> **Your instructions**
Please put everything from the line containing "How much separates" down to the end of the material into a Markdown table with the columns Row and Line, numbering each line and leaving out blank lines.

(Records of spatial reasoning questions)
(begin)
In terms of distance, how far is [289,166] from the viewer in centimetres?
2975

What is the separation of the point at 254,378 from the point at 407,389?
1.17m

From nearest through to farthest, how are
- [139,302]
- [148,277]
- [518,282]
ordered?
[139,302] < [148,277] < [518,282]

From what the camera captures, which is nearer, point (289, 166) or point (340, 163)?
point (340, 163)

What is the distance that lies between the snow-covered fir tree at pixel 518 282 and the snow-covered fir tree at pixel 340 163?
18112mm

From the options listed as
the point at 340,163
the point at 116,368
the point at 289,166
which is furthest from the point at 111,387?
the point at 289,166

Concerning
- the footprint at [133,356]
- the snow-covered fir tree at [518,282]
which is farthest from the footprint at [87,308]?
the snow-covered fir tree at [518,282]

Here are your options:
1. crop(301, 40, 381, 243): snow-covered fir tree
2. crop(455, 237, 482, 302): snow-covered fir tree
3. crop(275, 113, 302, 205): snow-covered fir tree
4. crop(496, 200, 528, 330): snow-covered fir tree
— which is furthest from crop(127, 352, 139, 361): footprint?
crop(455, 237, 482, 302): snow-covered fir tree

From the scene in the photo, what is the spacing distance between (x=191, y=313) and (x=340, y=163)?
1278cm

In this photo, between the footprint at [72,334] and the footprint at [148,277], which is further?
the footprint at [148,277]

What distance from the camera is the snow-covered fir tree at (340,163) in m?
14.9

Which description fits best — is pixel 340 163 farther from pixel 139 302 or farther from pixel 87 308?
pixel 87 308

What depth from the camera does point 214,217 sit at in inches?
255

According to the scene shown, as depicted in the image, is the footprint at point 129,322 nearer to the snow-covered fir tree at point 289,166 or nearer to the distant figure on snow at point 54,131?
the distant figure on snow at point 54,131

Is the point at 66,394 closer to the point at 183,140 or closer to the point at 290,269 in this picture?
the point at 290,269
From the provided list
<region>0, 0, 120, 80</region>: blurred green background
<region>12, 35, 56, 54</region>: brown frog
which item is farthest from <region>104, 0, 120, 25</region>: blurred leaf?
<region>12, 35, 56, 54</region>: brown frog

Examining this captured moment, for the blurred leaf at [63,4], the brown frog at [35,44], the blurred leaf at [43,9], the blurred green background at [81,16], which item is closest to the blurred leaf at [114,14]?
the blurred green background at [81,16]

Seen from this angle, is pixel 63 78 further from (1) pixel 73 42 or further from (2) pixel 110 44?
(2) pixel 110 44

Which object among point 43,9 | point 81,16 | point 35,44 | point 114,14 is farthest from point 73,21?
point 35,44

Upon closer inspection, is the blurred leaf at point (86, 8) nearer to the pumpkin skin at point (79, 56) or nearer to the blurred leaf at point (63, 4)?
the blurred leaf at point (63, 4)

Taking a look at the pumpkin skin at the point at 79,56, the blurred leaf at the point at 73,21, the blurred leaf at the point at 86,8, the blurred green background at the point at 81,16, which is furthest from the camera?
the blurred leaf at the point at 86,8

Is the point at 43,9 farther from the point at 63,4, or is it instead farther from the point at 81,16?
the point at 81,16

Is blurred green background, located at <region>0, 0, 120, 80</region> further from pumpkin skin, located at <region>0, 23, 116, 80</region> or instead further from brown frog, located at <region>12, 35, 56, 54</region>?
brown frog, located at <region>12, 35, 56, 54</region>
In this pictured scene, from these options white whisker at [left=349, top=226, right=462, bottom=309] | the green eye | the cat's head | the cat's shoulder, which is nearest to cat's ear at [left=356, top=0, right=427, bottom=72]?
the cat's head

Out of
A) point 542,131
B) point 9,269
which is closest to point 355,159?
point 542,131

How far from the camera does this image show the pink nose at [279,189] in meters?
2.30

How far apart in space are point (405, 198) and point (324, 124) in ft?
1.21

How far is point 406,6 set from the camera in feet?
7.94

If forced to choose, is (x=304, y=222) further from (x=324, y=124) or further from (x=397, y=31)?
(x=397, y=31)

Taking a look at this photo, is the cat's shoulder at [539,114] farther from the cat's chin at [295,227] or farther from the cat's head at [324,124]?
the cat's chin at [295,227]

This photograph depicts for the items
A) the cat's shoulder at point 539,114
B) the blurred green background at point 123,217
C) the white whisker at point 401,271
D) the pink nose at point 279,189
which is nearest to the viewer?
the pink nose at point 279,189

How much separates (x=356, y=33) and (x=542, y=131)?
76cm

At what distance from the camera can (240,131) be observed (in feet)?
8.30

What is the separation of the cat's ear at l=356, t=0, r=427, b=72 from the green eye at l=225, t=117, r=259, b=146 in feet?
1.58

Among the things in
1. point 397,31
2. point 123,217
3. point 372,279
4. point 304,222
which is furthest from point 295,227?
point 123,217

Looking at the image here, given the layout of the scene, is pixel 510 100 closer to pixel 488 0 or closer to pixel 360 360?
(end)
> **Result for this task**
| Row | Line |
|---|---|
| 1 | How much separates (x=356, y=33) and (x=542, y=131)? |
| 2 | 76cm |
| 3 | At what distance from the camera can (240,131) be observed (in feet)? |
| 4 | 8.30 |
| 5 | What is the separation of the cat's ear at l=356, t=0, r=427, b=72 from the green eye at l=225, t=117, r=259, b=146 in feet? |
| 6 | 1.58 |
| 7 | Among the things in |
| 8 | 1. point 397,31 |
| 9 | 2. point 123,217 |
| 10 | 3. point 372,279 |
| 11 | 4. point 304,222 |
| 12 | which is furthest from point 295,227? |
| 13 | point 123,217 |
| 14 | Looking at the image here, given the layout of the scene, is pixel 510 100 closer to pixel 488 0 or closer to pixel 360 360? |